Melissa Lucashenko, Goorie (Aboriginal) author of Bundjalung and European heritage, has been awarded the $30,000 Queensland Premier’s Award for a work of State Significance for her novel Edenglassie. The historical work, set in Brisbane in two time periods — including the 1840s and 1850s when First Nations people outnumbered colonists and Yuggera leader Dundalli was hung in front of the Brisbane Gaol — questions colonial myths and reimagines Australia’s future. Judges of the literary award have praised Edenglassie as a work that ‘elevates our understanding of Queensland’s soul’.

This is the second time that Lucashenko has received this honour, with her sixth novel, Too Much Lip, winning both the 2019 Miles Franklin Literary Award and the Queensland Premier’s Award for a work of State Significance.
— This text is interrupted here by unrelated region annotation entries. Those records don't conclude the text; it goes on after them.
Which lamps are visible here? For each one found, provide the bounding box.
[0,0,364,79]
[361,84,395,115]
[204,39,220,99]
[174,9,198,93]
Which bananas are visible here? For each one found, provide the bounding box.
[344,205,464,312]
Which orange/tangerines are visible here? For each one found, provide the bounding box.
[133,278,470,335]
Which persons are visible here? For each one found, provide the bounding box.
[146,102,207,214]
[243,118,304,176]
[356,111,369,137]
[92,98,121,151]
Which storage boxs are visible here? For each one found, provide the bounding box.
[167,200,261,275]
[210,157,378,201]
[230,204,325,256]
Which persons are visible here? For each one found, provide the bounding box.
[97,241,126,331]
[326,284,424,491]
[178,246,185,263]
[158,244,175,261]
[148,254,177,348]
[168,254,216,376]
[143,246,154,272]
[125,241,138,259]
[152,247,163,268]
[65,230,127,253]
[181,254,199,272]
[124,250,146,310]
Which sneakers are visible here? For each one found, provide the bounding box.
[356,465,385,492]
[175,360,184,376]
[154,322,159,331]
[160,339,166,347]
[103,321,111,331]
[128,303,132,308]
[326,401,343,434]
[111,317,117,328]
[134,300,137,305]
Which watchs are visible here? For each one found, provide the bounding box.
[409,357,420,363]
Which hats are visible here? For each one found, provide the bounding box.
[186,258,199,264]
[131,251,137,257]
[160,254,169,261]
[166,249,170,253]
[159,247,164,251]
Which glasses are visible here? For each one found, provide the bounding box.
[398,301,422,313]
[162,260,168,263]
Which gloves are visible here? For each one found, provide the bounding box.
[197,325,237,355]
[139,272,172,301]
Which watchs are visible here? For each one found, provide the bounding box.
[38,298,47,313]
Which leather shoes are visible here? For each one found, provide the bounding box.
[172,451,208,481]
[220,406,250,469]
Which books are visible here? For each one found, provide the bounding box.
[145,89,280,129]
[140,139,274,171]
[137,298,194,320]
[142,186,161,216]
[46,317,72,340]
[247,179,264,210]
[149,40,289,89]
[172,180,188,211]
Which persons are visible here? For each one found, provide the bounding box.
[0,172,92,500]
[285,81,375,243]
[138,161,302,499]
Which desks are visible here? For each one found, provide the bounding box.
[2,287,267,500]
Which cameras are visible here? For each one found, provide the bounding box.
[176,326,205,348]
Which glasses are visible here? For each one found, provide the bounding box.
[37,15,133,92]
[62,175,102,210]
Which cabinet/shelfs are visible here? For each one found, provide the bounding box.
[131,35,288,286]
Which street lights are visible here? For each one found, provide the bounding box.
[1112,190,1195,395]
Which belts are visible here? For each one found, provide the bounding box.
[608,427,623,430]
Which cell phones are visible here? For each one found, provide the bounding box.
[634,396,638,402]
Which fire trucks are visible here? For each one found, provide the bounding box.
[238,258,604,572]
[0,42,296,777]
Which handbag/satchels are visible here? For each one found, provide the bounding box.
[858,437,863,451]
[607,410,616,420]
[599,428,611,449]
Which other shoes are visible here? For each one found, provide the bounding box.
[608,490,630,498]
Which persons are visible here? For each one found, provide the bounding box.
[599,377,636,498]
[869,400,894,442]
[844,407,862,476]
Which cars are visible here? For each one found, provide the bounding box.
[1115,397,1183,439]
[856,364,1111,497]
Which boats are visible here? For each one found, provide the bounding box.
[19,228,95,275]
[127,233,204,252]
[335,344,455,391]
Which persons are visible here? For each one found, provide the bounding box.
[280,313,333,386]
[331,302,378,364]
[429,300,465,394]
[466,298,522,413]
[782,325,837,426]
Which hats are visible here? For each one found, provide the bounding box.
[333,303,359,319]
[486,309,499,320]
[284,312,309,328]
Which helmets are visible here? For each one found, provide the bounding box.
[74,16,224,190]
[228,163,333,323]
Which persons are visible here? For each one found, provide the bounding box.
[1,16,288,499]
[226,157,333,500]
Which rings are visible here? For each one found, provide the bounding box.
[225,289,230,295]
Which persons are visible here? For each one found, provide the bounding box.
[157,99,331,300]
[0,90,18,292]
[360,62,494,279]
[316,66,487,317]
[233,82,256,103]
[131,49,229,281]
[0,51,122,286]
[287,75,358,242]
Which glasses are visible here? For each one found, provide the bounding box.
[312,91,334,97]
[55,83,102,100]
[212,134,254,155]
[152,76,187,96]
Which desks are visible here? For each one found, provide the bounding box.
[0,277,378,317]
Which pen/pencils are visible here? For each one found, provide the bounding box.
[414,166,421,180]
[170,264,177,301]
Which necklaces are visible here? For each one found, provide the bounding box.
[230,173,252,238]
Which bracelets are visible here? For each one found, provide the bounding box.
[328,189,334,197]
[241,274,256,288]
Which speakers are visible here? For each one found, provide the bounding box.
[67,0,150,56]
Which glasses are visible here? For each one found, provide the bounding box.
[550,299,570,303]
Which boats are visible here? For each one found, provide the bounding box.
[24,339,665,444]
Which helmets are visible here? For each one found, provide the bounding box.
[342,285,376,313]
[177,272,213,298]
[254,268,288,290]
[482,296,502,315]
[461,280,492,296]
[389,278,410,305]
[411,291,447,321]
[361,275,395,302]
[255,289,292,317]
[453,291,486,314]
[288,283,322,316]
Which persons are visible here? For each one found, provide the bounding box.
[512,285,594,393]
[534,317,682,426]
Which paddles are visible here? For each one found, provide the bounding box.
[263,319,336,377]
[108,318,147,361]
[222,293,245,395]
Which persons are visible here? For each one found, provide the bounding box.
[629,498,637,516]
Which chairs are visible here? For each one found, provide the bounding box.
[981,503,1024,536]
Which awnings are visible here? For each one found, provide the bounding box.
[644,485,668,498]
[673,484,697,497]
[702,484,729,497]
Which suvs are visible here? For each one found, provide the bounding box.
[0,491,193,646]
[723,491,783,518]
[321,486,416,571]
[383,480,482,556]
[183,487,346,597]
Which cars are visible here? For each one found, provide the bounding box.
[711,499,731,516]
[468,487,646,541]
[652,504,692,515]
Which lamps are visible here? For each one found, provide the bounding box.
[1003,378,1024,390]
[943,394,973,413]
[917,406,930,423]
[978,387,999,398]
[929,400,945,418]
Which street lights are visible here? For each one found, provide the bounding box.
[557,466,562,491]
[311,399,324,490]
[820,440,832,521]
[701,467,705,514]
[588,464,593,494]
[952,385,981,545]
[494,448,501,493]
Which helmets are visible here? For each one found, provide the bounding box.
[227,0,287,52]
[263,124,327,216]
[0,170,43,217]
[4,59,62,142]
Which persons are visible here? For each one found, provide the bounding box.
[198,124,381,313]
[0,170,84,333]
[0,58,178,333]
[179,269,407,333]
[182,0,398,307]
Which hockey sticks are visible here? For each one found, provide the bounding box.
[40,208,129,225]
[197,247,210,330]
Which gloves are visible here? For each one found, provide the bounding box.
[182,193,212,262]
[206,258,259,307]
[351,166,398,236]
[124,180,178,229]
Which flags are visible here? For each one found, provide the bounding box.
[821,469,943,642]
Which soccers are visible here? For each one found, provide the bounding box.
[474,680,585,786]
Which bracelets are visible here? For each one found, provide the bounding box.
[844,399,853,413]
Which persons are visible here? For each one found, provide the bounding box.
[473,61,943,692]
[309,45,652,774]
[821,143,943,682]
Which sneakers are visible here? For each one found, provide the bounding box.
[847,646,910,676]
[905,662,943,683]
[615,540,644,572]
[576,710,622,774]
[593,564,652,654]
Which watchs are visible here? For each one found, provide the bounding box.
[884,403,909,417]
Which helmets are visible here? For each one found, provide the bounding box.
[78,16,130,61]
She is also a Walkley Award winner for her non-fiction writing and is a founding member of non-profit organisation Sisters Inside which advocates for the human rights of women and girls in prison, among which First Nations women and girls are significantly over-represented.

Lucashenko will be delivering the Closing Address at Representations of Meanjin and Moreton Bay 1824-2024: A Bicentennial Symposium, hosted by Griffith University and the Harry Gentle Resource Centre at South Bank on 11-12 September 2024.